Revenues in the first six months of this year slipped 12% to £1.8bn. Meanwhile, an operating profit of £28m swung to a loss of £24.8m. The company also took a £117.4m one-off charge, split between impairing assets and refinancing debt. Ouch.
But there are some glimmers of hope. Firstly, those results weren’t actually as rubbish as expected: Serco had forecast revenues of £1.7bn, while £62.7m worth of trading profit was well above the predicted £45.1m. Secondly, debt was £392m lower than at New Year, helped by the aforementioned rights issue, while operating costs were slashed by £200m.

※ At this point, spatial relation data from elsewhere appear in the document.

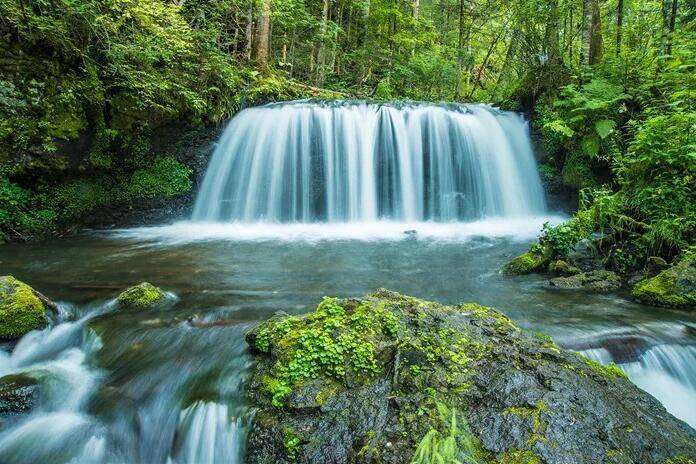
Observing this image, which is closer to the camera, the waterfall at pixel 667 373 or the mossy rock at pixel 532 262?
the waterfall at pixel 667 373

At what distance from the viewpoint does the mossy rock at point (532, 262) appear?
6.50 meters

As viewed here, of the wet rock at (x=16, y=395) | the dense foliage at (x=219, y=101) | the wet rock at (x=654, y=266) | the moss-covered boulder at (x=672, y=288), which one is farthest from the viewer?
the dense foliage at (x=219, y=101)

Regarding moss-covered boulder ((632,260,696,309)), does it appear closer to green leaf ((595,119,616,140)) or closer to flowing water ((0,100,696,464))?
flowing water ((0,100,696,464))

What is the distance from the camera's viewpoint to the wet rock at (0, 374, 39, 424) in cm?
331

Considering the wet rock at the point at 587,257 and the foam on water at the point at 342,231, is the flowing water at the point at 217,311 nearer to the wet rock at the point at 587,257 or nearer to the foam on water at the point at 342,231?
the foam on water at the point at 342,231

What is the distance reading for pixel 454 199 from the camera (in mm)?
11344

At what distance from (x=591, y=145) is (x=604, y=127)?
0.62 m

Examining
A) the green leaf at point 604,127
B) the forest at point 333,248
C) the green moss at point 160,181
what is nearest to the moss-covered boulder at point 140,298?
the forest at point 333,248

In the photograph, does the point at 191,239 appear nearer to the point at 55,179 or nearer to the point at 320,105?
the point at 55,179

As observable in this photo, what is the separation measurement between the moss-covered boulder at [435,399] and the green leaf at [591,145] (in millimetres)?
8404

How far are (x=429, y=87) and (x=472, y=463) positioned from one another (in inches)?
737

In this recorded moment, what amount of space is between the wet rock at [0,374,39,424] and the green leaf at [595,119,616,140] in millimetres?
10648

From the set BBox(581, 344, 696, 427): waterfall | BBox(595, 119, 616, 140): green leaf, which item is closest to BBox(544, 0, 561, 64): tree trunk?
BBox(595, 119, 616, 140): green leaf

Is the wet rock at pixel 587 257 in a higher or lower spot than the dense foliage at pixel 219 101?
lower
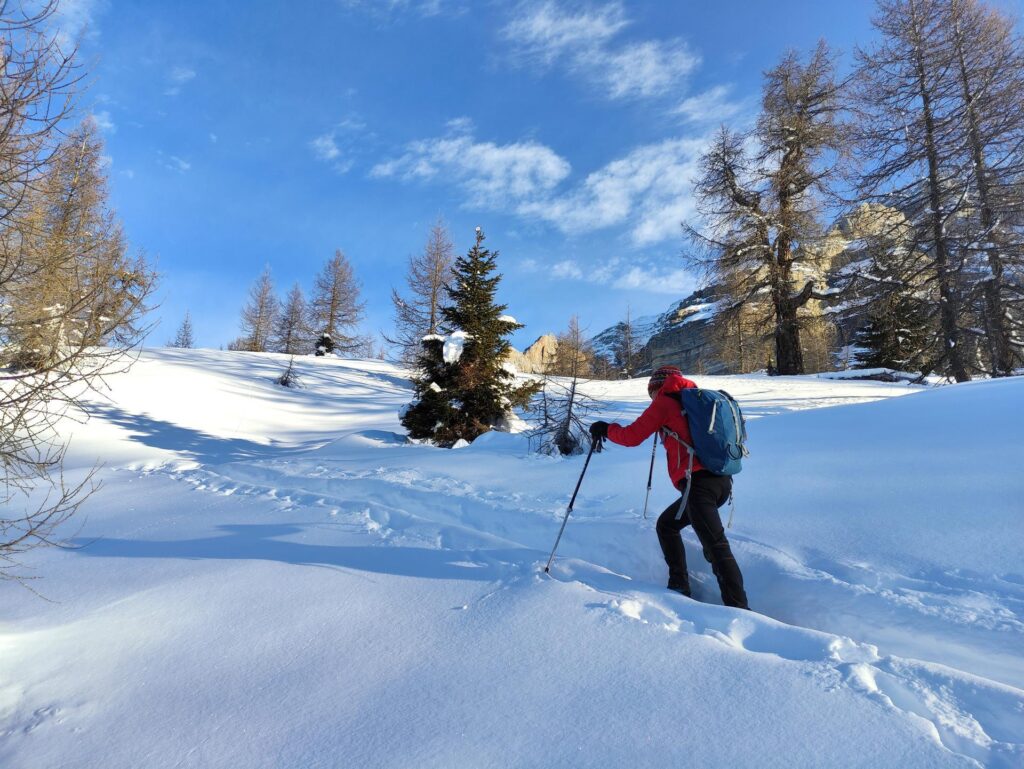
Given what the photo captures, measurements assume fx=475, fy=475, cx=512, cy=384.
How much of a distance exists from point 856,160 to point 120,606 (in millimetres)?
17064

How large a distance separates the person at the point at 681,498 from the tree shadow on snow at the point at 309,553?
1.13m

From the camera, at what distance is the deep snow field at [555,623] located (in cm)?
185

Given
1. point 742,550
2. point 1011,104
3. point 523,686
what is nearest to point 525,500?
point 742,550

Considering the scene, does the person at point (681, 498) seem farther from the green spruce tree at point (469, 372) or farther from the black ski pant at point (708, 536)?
the green spruce tree at point (469, 372)

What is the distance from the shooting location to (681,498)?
312cm

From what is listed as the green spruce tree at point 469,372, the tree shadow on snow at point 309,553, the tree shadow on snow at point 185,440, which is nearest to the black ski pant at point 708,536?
the tree shadow on snow at point 309,553

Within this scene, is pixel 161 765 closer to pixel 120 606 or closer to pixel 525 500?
pixel 120 606

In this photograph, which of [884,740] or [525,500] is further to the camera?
[525,500]

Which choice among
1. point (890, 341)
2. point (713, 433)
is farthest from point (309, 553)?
point (890, 341)

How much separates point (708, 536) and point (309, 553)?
3.17m

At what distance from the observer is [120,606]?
327cm

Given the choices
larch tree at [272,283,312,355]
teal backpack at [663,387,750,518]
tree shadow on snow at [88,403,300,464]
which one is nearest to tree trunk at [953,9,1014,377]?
teal backpack at [663,387,750,518]

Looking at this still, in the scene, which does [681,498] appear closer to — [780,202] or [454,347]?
[454,347]

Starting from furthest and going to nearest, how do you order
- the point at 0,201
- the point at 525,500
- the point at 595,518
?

Soames gave a reasonable assessment of the battlefield: ‘This is a respectable start to what will be a long, and no doubt occasionally bumpy, road to recovery.’
But investors are yet to be convinced. Despite rising nearly 3% when the markets opened this morning, shares were down almost 1% to 124p around lunchtime, having haemorrhaged 75% in the last two years. Soames will need the bloody-minded grit of his famous grandfather if he’s to win this war.